Thirty years later, Michelangelo Antonioni's re-released "The Passenger" is looking very good, and so are Jack Nicholson and Maria Schneider, as the journalist who takes a dead man's identity in the Sahara and the girl he meets in Barcelona who decides to tag along. David Locke (Nicholson) takes the passport of a man named Robertson who he's had a few drinks with in a hotel. Before that we see Locke experience frustration, giving away cigarettes to men in turbans who say nothing, abandoned by a boy guide, dumping a Land Rover stuck in the sand. Later we see films that show as a journalist he was subservient to bad men. Locke has Robertson's appointment book which leads him to Munich, then various points in Spain. He learns Robertson was a committed man taking risks: he sold arms to revolutionaries whose causes he thought were just. He gets a huge down-payment.

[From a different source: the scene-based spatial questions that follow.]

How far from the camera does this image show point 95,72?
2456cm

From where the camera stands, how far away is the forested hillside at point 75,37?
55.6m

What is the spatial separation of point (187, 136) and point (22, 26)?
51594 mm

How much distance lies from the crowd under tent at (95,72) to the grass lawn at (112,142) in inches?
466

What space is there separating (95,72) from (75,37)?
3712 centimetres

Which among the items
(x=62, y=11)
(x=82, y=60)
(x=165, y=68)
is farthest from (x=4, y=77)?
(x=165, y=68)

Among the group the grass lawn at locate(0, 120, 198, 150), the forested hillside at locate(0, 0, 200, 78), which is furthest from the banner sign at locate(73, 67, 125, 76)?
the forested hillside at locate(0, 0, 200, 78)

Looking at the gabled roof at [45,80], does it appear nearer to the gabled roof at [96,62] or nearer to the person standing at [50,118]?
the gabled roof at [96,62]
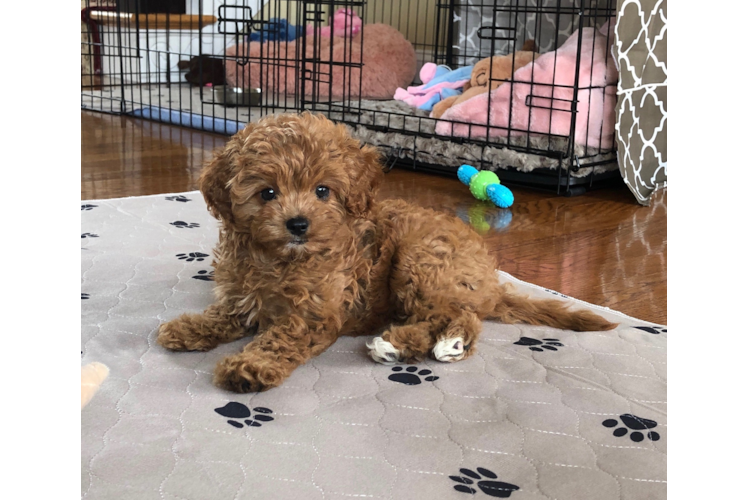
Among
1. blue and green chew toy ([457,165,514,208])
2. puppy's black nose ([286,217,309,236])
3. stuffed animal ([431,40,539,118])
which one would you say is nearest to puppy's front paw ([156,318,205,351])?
puppy's black nose ([286,217,309,236])

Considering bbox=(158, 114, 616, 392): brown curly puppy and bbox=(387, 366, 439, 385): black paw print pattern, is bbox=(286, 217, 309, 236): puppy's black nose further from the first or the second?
bbox=(387, 366, 439, 385): black paw print pattern

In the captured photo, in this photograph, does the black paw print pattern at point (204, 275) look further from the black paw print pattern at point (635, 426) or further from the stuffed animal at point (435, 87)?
the stuffed animal at point (435, 87)

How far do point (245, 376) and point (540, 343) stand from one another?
80cm

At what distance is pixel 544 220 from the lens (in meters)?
3.29

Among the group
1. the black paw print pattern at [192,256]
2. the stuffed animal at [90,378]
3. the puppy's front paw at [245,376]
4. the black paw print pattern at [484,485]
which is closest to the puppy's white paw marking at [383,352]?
the puppy's front paw at [245,376]

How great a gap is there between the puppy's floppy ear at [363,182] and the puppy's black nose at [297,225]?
146mm

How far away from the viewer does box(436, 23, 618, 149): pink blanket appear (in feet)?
12.0

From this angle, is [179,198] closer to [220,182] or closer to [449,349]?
[220,182]

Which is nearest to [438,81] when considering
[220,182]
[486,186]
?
[486,186]

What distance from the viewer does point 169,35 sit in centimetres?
734

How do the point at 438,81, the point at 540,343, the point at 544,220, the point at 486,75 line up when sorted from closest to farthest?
the point at 540,343 → the point at 544,220 → the point at 486,75 → the point at 438,81

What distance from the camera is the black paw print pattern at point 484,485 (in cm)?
129

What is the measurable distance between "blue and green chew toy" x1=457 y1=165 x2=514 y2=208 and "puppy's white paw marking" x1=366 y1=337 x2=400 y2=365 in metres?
1.80

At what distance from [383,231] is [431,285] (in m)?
0.20
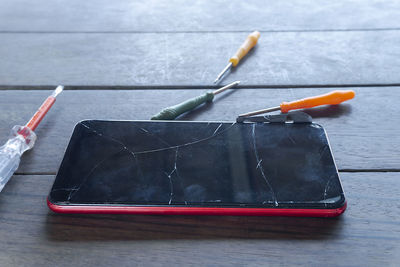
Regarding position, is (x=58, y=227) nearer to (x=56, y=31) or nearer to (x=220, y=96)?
(x=220, y=96)

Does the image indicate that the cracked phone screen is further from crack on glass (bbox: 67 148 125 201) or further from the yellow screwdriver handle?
the yellow screwdriver handle

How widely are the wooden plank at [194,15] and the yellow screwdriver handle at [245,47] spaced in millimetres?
66

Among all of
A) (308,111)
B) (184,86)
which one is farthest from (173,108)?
(308,111)

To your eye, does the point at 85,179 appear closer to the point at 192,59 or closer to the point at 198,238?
the point at 198,238

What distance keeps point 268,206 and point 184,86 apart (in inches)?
11.5

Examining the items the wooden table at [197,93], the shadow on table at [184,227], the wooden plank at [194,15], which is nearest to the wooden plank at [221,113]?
the wooden table at [197,93]

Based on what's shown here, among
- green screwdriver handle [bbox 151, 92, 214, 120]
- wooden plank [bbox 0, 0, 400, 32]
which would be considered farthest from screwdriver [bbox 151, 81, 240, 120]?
wooden plank [bbox 0, 0, 400, 32]

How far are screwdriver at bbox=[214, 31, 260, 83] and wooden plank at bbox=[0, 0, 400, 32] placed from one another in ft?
0.22

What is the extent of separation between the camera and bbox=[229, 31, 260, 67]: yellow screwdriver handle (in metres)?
0.69

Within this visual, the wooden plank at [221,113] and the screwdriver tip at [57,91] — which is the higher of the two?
the screwdriver tip at [57,91]

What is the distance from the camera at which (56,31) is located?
0.80 meters

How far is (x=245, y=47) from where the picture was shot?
2.36 feet

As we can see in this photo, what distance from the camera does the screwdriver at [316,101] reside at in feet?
1.89

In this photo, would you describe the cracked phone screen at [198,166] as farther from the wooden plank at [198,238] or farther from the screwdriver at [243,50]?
the screwdriver at [243,50]
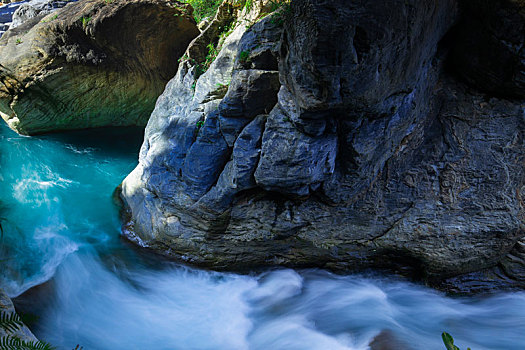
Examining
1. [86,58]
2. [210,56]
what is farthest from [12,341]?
[86,58]

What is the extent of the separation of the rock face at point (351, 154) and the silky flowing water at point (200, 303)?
1.09 ft

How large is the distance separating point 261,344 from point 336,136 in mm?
→ 2680

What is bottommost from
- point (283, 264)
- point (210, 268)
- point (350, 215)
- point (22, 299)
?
point (22, 299)

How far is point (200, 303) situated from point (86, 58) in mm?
6246

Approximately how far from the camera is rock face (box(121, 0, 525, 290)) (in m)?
3.18

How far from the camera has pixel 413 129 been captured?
156 inches

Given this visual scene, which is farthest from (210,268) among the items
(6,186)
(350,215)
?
(6,186)

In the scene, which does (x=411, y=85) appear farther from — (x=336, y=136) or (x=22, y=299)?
(x=22, y=299)

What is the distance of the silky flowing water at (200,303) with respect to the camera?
3.70 metres

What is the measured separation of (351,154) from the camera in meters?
3.72

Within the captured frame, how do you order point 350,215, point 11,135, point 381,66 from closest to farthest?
point 381,66
point 350,215
point 11,135

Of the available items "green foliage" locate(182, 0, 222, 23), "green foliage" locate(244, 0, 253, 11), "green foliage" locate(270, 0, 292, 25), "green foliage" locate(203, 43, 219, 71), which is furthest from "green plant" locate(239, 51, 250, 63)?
"green foliage" locate(182, 0, 222, 23)

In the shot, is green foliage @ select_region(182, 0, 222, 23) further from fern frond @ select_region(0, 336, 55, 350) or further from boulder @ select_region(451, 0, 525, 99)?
fern frond @ select_region(0, 336, 55, 350)

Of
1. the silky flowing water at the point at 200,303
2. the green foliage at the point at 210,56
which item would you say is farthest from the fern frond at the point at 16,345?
the green foliage at the point at 210,56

Then Locke's wife gets a tape of him talking to Robertson and his passport with Robertson's photo pasted into it -- and she gets the picture.
Changing your identity and using someone else's isn't just an existential act, it's also a criminal one. Locke's gambit is hopeless: he winds up fleeing from himself. The film skillfully gives its action story an existential underpinning. The chase keeps up a rapid pace, like the Bourne franchise, but it has time to contemplate Locke's old and new lives in a metaphorical story he tells Schneider about a blind man that explains how he ends up.
Antonioni is great at little incidentals -- a girl chewing bubblegum, a man reciting in a Gaudi building. And at the end, people coming and going in a desolate plaza outside a bullfighting amphitheater. The locations provide exotic glamor. The camera-work of course is wonderful. In retrospect now one can see this was definitely a culmination for Antonioni. He thought it technically his best film. This is the director's preferred European version, originally released as "Professione: Reporter."